Tapi, kenapa Jepang lebih memilih mengembangan PLTN ketimbang sumber-sumber energi alternatif tersebut? Logikanya: bila Jepang yang negaranya sering dilanda gempa saja terus mengembangkan energi nuklirnya, kenapa Indonesia tidak. Ahli-ahli Jepang pasti tahu bahwa membangun PLTN di daerah banyak gempa resikonya sangat besar – tapi, itu tidak menghalangi niatnya untuk membangun PLTN. Sikap Jepang justru tidak menghindari PLTN, sebaliknya mempelajari secara mendalam, bagaimana caranya membangun PLTN yang aman di daerah yang labil. Mental bangsa Jepang tidak seperti burung Onta (kalau ada bahaya, dia lari dan menyurukkan kepalanya di pasir, agar tidak melihat bahaya tersebut). Mental bangsa Jepang sangat gagah:bila ada tantangan, mereka pelajari dan teliti tantangan tersebut, sampai akhirnya dia menemukan resepnya untuk menghadapi tantangan itu dengan aman. Sekarang, bandingkan dengan sikap bangsa Indnesia menghadapi PLTN Jepara?
Tentang kebocoran reaktor, sampah radioaktif, dan lain-lain yang pernah terjadi di beberapa negara pemilik PLTN, itu adalah sebuah risiko. Dalam kegiatan apa pun, pasti ada risikonya. Bahkan orang makan pun ada risikonya, bisa keracunan kalau makanannya tidak bersih. Yang dipersoalkan, kenapa sikap sebagian dari kita membabi buta menolak PLTN tanpa belajar dari bangsa-bangsa lain yang sudah menikmati PLTN dan sangat ingin memiliki PLTN sampai rela mempertaruhkan segalanya demi PLTN? Hal ini perlu kita pikirkan bersama. Renungkan keinginan Iran untuk memiliki PLTN, padahal Iran adalah negara kaya minyak. Renungkan sikap Jepang yang memilih PLTN untuk memenuhi kekurangan energinya padahal negeri itu sangat rawan gempa!

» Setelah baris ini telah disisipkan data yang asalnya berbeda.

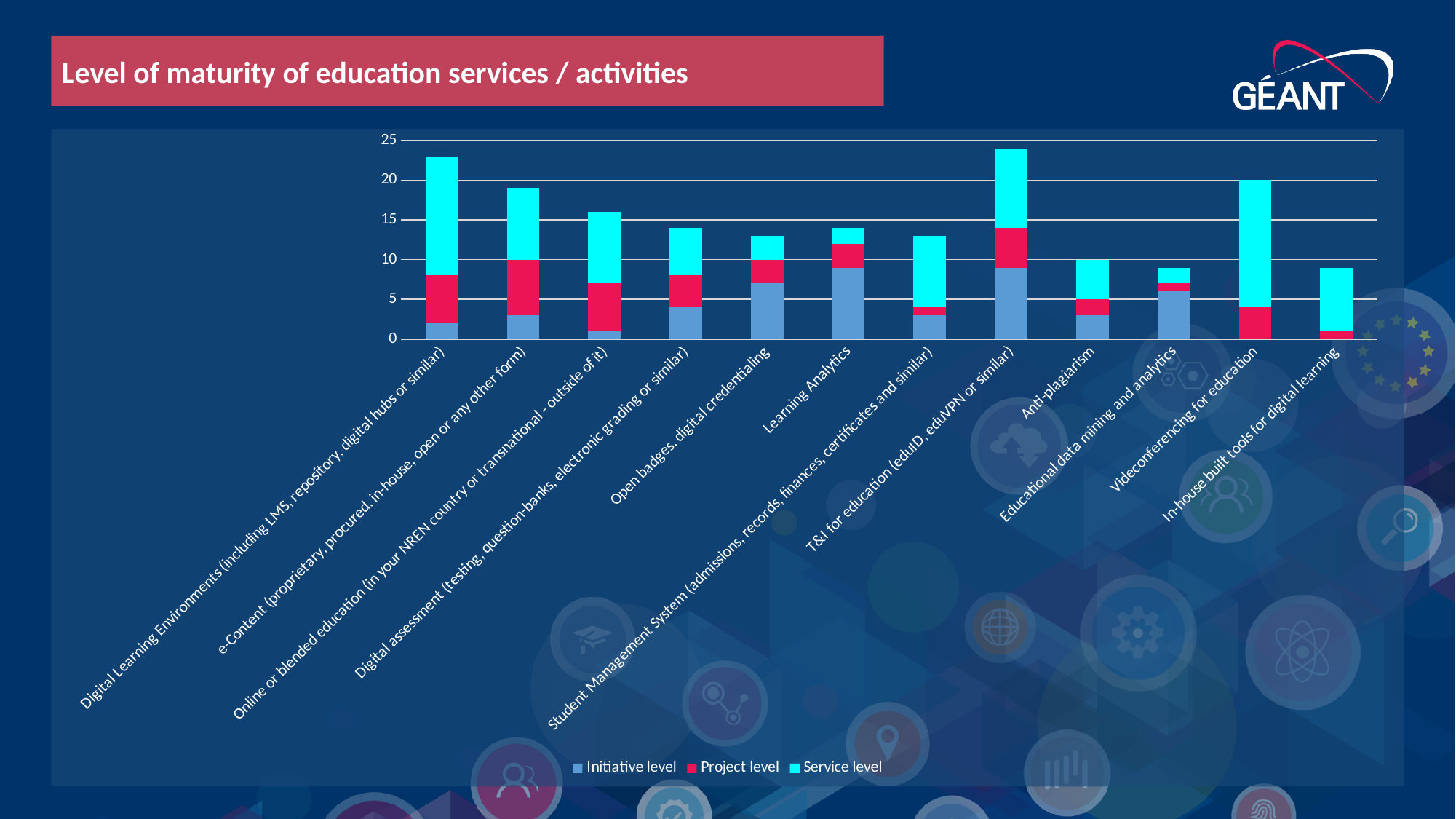
How many categories (education services / activities) are plotted on the x axis? 12 Which has the larger Initiative level value: Learning Analytics or Digital Learning Environments (including LMS, repository, digital hubs or similar)? Learning Analytics What are the three series named in the legend? Initiative level, Project level, Service level Is the Initiative level value for Learning Analytics greater or less than 5? greater Is the total stacked value for Digital Learning Environments (including LMS, repository, digital hubs or similar) greater or less than 20? greater Is the total stacked value for Anti-plagiarism greater or less than 15? less What is the title of the slide? Level of maturity of education services / activities What kind of chart is shown on the slide? Stacked bar chart Which has the larger total stacked value: Videoconferencing for education or Anti-plagiarism? Videoconferencing for education How many series does the legend list? 3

Last but not least, belum lama ini, majalah The Economist menulis, bahwa untuk mengatasi global warming, salah satunya, adalah memperbanyak PLTN di dunia. Pembangkit listrik yang memakai batu bara, solar, dan gas – semuanya mengeluarkan emisi karbon dioksida sehingga berdampak pada pemanasan suhu bumi. Sedang PLTN, sama sekali tidak mengeluarkan emisi gas karbon dioksida tersebut. Saat ini, di tengah makin besarnya dampak global warming yang berakibat naiknya permukaan air laut, makin banyaknya badai, dan kacaunya iklim, pembangunan PLTN perlu dilihat secara arif dan perspektif. Bila dilihat dari kacamata global warming, mungkin ulama NU perlu merevisi fatwanya. Pembangunan PLTN tidak lagi haram, tapi mungkin berubah jadi sunnah!